Work to do: Lines before the one containing "What distance from the camera" are excluded; reproduce that line and all lines after it in the entries below, exactly.

Data extract:
---

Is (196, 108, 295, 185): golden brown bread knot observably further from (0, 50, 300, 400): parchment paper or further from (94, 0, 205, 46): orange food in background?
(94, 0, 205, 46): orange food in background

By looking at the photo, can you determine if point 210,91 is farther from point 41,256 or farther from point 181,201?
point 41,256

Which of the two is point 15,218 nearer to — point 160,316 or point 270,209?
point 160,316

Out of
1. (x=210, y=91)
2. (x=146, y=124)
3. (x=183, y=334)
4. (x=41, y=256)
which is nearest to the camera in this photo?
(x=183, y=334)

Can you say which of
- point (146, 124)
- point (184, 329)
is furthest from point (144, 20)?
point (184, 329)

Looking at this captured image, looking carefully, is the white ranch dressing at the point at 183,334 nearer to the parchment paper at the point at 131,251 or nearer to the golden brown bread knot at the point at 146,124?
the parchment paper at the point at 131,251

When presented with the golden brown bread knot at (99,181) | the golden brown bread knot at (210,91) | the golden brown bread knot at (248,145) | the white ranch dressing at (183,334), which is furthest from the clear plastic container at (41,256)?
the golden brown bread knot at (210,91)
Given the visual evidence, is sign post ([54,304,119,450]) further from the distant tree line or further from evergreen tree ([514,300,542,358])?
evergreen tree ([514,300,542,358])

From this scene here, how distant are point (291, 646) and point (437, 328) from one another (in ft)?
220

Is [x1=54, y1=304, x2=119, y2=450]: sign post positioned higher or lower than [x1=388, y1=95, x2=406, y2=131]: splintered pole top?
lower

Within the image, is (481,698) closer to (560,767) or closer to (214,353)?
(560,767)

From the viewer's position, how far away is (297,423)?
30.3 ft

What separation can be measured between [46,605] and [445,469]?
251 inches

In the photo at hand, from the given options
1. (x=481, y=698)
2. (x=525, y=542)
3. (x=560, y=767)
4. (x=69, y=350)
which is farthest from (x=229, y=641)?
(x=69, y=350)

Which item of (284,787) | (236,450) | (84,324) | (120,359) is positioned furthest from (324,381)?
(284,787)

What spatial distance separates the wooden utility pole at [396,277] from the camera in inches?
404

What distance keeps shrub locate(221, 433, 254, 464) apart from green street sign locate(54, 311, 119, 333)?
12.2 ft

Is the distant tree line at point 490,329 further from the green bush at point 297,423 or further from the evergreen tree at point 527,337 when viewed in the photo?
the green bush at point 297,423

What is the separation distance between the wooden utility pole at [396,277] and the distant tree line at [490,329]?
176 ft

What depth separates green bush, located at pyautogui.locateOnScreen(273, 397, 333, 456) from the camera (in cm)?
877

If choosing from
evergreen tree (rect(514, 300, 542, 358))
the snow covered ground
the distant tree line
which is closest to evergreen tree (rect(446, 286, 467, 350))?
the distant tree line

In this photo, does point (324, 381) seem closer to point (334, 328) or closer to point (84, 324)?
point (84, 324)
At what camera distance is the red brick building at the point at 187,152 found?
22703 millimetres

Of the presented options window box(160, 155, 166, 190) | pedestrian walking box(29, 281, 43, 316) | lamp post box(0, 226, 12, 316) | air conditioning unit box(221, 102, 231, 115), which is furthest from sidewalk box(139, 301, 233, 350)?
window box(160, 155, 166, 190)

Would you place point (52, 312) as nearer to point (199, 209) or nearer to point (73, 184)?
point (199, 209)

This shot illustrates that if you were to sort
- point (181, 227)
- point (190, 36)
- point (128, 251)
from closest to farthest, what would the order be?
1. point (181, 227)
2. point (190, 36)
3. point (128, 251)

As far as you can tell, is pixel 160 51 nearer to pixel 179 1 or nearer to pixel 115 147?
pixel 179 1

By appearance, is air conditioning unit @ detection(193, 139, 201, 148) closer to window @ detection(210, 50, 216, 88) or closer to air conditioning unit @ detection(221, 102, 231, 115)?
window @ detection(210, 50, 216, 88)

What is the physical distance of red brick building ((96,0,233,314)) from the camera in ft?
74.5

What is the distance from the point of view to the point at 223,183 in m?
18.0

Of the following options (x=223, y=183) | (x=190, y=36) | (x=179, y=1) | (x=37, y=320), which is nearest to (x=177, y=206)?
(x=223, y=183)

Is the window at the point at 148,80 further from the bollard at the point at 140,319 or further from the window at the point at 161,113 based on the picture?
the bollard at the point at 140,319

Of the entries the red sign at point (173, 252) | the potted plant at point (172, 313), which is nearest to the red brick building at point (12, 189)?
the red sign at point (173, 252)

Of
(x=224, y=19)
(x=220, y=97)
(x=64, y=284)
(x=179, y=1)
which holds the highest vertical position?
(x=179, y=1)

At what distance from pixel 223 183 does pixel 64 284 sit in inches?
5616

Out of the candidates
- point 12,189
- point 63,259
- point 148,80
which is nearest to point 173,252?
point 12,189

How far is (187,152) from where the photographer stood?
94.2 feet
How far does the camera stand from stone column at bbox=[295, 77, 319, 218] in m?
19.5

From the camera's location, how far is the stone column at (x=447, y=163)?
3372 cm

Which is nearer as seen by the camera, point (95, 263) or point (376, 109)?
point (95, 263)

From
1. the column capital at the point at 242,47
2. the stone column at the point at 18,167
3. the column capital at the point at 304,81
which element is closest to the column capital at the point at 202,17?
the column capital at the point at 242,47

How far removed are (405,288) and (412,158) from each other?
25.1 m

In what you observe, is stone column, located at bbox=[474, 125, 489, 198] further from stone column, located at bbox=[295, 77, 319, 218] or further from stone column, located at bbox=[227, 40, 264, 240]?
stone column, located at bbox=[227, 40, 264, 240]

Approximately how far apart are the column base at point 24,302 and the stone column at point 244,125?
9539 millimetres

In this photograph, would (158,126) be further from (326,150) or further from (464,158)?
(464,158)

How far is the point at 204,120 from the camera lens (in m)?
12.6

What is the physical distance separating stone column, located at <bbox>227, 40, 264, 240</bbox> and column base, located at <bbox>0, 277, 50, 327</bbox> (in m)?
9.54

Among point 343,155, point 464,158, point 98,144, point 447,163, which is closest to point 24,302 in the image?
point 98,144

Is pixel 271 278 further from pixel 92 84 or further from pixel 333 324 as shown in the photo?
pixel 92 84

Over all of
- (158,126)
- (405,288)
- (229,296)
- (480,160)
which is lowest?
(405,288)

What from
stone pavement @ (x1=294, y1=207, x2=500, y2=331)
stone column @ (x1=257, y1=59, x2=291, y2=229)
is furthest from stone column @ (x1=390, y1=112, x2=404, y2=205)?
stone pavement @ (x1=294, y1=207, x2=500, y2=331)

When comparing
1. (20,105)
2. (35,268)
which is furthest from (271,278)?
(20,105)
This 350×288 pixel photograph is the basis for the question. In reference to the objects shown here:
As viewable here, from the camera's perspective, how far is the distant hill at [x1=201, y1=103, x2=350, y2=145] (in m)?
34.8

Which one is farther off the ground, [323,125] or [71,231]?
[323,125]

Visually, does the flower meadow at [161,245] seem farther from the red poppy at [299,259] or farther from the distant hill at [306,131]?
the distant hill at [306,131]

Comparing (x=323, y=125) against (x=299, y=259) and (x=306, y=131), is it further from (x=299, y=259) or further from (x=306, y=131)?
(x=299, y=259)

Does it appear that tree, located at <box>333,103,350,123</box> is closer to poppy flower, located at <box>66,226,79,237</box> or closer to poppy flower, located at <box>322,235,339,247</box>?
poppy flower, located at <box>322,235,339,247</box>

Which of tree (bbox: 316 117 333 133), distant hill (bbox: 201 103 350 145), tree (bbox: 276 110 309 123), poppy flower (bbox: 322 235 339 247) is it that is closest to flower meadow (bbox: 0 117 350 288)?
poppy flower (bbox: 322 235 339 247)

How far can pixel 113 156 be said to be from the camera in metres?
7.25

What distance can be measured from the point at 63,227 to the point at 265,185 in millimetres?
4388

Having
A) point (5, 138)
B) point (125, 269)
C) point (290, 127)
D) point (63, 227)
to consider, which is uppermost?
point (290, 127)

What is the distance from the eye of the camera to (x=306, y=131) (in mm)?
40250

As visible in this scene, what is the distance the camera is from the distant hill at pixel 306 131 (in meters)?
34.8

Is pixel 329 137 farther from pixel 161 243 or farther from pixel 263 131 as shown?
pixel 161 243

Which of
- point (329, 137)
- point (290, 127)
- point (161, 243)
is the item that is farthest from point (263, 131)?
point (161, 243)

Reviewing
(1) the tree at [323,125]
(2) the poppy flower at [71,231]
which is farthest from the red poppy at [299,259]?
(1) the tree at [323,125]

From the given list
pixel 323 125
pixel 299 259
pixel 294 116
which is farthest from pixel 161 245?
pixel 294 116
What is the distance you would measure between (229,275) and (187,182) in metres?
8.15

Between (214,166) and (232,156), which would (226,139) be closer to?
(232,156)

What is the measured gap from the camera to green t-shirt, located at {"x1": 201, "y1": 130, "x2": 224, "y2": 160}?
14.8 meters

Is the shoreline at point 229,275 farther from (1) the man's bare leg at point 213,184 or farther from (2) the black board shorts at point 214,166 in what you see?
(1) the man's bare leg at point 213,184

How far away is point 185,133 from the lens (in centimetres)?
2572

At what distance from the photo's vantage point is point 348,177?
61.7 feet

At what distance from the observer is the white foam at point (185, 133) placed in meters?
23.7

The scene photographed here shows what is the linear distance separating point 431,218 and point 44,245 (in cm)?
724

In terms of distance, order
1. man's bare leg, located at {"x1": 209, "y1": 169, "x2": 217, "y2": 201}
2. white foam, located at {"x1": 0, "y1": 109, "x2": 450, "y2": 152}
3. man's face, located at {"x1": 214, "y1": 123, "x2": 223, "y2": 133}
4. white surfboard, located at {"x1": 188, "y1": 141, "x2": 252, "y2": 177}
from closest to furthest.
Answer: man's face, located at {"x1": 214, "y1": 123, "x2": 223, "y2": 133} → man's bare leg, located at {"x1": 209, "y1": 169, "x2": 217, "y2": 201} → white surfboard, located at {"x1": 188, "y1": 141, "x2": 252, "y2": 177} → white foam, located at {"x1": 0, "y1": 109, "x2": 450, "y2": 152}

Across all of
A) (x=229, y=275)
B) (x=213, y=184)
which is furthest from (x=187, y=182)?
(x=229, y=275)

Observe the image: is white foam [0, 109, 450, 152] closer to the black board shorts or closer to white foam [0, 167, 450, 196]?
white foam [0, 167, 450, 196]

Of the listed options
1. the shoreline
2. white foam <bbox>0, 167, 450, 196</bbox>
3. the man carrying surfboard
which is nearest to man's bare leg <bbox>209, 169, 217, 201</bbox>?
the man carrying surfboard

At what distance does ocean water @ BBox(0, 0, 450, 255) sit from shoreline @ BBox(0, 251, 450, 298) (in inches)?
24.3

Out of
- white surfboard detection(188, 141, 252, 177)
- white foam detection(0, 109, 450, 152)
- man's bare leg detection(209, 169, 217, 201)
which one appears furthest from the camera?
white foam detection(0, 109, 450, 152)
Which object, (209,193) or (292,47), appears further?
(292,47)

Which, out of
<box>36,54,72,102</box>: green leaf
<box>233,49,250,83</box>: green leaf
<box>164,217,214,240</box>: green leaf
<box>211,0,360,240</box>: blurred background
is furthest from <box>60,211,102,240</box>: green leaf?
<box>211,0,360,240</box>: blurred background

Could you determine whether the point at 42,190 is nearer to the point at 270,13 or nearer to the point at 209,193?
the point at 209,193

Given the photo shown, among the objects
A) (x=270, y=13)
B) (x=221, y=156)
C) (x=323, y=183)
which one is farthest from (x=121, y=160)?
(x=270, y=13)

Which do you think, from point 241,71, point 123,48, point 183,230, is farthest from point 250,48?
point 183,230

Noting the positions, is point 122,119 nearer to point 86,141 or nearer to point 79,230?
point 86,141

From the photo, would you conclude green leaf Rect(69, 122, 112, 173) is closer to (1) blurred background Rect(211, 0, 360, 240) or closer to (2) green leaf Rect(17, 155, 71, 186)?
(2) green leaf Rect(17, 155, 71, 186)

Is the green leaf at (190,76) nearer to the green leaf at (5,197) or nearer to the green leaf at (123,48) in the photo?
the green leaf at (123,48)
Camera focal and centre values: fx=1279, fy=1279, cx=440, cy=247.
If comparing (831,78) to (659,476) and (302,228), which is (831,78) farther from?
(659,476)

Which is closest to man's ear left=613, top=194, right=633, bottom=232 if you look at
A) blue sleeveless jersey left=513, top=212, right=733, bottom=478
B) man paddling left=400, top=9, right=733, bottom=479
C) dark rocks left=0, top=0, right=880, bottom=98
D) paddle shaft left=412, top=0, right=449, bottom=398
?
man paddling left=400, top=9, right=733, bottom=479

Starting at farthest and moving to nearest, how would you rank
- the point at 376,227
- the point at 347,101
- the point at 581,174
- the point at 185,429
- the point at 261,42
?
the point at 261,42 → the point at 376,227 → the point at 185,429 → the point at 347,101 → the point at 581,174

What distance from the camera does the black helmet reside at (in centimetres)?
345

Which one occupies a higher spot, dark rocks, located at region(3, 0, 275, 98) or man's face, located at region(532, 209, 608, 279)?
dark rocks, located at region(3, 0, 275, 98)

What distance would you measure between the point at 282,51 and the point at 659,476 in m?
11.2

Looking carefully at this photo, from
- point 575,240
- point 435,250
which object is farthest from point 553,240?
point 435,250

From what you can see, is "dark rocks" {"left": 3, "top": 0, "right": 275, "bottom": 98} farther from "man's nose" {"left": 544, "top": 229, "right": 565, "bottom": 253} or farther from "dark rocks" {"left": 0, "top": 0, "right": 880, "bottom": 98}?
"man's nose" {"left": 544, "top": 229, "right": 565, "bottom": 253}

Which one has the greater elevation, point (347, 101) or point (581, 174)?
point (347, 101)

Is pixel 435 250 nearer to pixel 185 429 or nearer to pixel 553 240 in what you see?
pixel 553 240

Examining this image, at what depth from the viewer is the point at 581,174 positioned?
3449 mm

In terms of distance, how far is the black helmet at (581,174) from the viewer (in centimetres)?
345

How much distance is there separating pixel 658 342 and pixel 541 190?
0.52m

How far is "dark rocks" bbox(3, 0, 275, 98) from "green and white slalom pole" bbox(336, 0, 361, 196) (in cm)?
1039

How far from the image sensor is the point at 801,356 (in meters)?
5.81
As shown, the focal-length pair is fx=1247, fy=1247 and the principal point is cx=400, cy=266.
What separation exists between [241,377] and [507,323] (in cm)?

---

Task result:
What distance from the camera does the black helmet reside at (in centimetres)?
345

Which one occupies a higher spot, dark rocks, located at region(3, 0, 275, 98) or man's face, located at region(532, 209, 608, 279)?
dark rocks, located at region(3, 0, 275, 98)

What distance would you measure between the point at 282,51 and the point at 659,476 in m?
11.2

Looking carefully at this photo, from
- point 575,240
- point 435,250
which object is farthest from point 553,240?
point 435,250

From what you can see, is "dark rocks" {"left": 3, "top": 0, "right": 275, "bottom": 98} farther from "man's nose" {"left": 544, "top": 229, "right": 565, "bottom": 253} or farther from "dark rocks" {"left": 0, "top": 0, "right": 880, "bottom": 98}?
"man's nose" {"left": 544, "top": 229, "right": 565, "bottom": 253}

Which one has the greater elevation, point (347, 101) or point (581, 174)?
point (347, 101)

Is pixel 435 250 nearer to pixel 185 429 or nearer to pixel 553 240 in what you see?
pixel 553 240

Examining this image, at what depth from the viewer is the point at 581,174 positioned?
3449 mm

In terms of distance, how far is the black helmet at (581,174) from the viewer (in centimetres)?
345

How much distance is there separating pixel 658 342 and pixel 541 190?
0.52m

How far is "dark rocks" bbox(3, 0, 275, 98) from "green and white slalom pole" bbox(336, 0, 361, 196) (in cm)?
1039

How far from the image sensor is the point at 801,356 (in meters)?
5.81
As shown, the focal-length pair is fx=1247, fy=1247 and the principal point is cx=400, cy=266.
What separation exists between [241,377] and [507,323] (in cm)?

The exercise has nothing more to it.